Weekly Reports

Erster Wochenbericht SO111 vom 21.8. - 28. 8.1996

Nach planmäßigem Auslaufen von FS SONNE in Victoria am 20.8. um 20:30 Uhr wurden nach Einrichten der Labore bereits am frühen Nachmittag des 21.8. als Tests erste umfangreiche seismische Testmessungen in der Umgebung einer ODP-Bohrung am Kontinentalrand durchgeführt, um gleichzeitig eventuell auftretende technische Probleme frühzeitig zu erkennen und vor dem Eintreffen im Arbeitsgebiet beheben zu können. Nach der erfolgreichen Anpassung der seismischen Datenerfassung und der Luftpulser begannen die Arbeiten im Meßgebiet mit einer CTD-Station auf 47°30'N / 128°015'W, um Basisdaten für die Auswertung der HYDROSWEEP-Daten und der geothermischen Messungen zu gewinnen. 

Auf der Anfahrt zur CTD-Station entdeckten wir einen kleinen, bislang unbekannten Seamount, dessen Spitze sich ca. 150 m über das Niveau der umgebenden hemipelagischen Sedimente erhebt. Die anschließenden ca. 110 km langen reflexionsseismischen Profile senkrecht zum Streichen des Juan de Fuca Rückens begannen in der Nähe eines großen Seamounts bei 47°17'N / 128°03'W, der möglicherweise hydrothermal aktiv ist.
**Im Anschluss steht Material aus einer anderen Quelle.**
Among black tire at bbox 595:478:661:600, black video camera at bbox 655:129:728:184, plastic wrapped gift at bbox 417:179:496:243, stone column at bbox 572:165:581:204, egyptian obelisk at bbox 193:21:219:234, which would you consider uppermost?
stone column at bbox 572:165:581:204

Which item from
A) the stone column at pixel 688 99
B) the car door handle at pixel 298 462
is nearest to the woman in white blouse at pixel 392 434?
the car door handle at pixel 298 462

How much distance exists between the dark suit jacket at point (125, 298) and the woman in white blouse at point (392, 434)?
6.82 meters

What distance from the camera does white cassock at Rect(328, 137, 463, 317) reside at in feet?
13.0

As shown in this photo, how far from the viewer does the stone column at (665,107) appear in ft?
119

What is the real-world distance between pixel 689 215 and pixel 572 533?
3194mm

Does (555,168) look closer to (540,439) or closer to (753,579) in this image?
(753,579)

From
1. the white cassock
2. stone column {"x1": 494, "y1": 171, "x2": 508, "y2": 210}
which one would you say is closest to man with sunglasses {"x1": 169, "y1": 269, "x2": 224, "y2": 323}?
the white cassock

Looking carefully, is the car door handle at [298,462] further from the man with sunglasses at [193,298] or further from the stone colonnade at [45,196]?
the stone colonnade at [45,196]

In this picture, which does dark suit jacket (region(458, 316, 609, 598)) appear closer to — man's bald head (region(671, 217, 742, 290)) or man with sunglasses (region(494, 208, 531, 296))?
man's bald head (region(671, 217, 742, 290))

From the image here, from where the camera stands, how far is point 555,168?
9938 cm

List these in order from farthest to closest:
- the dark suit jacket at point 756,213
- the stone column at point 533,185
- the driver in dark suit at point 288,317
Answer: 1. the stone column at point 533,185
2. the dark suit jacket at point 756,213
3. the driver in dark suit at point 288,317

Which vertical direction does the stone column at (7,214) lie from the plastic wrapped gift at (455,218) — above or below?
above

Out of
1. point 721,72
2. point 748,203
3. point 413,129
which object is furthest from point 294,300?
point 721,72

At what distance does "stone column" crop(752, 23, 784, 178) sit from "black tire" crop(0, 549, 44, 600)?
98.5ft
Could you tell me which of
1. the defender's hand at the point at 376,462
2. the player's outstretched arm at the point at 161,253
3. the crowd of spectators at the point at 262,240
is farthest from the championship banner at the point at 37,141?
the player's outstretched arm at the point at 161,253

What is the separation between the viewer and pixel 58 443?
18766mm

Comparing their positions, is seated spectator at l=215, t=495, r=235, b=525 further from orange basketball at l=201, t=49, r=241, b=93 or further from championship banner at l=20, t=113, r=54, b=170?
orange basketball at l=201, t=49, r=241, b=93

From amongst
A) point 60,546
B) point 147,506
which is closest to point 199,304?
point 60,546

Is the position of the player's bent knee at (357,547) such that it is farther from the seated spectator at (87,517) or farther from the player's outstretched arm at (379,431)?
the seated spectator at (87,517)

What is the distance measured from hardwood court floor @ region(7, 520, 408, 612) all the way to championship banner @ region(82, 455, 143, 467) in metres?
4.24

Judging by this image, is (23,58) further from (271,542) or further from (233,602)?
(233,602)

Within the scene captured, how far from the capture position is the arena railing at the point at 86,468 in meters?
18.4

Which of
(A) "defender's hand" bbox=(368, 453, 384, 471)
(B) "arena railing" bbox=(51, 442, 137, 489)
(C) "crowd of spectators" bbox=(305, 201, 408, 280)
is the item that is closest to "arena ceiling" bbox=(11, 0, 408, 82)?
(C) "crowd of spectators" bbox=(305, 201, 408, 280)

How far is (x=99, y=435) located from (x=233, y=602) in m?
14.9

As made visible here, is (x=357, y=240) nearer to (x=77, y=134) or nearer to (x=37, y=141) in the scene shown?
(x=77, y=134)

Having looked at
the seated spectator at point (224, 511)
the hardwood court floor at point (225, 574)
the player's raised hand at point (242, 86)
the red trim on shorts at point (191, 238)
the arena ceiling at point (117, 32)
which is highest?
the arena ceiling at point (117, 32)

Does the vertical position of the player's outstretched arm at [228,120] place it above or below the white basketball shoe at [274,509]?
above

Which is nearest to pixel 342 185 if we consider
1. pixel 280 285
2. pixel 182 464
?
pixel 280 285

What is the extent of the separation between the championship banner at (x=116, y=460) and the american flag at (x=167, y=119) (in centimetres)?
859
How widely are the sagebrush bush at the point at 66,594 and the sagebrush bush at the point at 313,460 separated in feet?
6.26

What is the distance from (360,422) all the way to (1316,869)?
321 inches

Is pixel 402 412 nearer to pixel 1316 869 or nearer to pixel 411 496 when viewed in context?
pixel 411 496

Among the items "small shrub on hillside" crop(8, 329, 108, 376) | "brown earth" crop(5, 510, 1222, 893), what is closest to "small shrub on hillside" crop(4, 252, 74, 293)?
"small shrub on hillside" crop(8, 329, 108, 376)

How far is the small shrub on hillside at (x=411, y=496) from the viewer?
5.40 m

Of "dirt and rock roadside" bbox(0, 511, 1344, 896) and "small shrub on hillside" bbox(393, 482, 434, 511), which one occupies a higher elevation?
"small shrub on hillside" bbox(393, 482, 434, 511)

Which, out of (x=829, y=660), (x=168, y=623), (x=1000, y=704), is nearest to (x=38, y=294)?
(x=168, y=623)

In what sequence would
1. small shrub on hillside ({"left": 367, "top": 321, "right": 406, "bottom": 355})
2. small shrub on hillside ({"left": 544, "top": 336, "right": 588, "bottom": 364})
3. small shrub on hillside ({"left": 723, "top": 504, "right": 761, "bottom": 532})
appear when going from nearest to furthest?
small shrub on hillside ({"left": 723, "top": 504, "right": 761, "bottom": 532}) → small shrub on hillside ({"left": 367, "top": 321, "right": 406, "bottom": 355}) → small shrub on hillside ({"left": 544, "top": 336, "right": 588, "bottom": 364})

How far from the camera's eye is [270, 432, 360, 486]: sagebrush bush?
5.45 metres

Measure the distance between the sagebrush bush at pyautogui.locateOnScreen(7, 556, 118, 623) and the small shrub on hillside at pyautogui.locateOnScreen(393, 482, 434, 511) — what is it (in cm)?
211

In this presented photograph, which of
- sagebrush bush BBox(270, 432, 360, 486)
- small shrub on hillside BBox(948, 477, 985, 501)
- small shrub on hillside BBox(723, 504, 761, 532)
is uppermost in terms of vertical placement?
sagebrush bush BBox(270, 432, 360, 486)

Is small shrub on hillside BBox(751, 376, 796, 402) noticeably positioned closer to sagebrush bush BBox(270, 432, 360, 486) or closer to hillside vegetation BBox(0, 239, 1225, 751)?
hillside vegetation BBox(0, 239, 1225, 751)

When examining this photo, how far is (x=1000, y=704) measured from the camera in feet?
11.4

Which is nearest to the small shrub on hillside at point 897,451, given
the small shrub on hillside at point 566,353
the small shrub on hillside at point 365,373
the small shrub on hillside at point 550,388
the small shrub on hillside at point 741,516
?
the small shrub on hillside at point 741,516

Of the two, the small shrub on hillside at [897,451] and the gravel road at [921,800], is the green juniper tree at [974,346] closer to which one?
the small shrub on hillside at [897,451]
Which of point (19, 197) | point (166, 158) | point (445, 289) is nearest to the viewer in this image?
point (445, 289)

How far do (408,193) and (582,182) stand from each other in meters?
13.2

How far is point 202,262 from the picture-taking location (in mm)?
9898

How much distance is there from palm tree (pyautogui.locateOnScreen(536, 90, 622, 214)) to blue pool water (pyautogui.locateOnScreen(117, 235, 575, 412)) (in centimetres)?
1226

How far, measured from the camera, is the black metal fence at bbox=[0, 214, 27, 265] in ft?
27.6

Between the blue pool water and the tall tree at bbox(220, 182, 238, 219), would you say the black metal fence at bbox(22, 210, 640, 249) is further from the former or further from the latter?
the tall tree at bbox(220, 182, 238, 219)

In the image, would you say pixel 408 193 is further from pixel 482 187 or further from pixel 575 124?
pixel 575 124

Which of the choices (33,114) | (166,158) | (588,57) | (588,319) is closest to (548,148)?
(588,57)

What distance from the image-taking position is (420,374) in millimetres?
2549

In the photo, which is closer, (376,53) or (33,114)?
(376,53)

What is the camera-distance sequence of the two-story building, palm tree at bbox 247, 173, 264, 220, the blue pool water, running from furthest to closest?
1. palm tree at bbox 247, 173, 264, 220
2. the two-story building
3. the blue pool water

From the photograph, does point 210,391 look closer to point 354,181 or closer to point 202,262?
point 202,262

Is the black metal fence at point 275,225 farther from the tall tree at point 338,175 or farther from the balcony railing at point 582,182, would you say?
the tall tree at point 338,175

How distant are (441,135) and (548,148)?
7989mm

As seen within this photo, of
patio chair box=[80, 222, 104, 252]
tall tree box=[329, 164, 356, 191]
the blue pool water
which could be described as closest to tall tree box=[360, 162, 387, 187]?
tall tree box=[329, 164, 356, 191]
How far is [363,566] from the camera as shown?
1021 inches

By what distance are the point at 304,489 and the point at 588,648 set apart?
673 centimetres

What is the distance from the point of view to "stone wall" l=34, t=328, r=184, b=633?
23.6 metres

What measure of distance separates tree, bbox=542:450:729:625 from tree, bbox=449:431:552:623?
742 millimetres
Diese Profile dienen zur Erfassung der regionalen Struktur der Sediment-Kruste-Grenze und sind unerläßliche Voraussetzung für die geplanten geothermischen Messungen. Den Abschluß der seismischen Vermessung um den Seamount herum bildete ein ca. 30 km langes, rückenparalleles Profil quer über den Seamount hinweg. 

Aufgrund der vorherrschenden Windrichtung wurde mit den Wärmestromdichte­messungen auf einem rückenparallelen Profil mit Beginn am Fuße des Seamounts begonnen. Bedingt durch die offenbar sehr sandigen Sedimente kam es wiederholt zu mechanischen Beschädigungen des Fühlerrohres der Wärmestromdichtesonde, so daß die Messungen auf diesem Profil nicht fortgesetzt wurden. 

Die regionale seismische Vermessung wurde durch ein weiter nördlich liegendes reflexionsseismisches Profil senkrecht zum Rücken fortgesetzt. Die ursprünglich anschließend an dieses Profil geplante kleinräumige Vermessung sedimentärer Strukturen mit einer hochfrequenten 'water gun' wurde aufgrund von aufgekommendem Wind von bis zu Windstärke 7 verschoben. Da das Wetter sich über Nacht erheblich gebessert hatte, konnten am Morgen des 26.8. insgesamt sechs Ozeanboden-Hydrophone (OBH) entlang eines 20 km langen, rückenparallelen Refraktionsprofiles ausgebracht werden. Im Mittelpunkt dieses Profils liegt die Bohrung 1032A, die auf dem ODP Leg 168 (Juli/August 96) niedergebracht wurde. Das 50 km lange Refraktionsprofil über die OBH-Auslage wurde zum einen mit einer großvolumigen Luftkanone, zum anderen mit einem Array, bestehend aus zwei GI-Luftkanonen, überschossen. Nach Abschluß des Profils konnten alle sechs OBHs problemlos geborgen werden. Die Abspielung der Daten und eine erste Analyse sind zur Zeit in Arbeit.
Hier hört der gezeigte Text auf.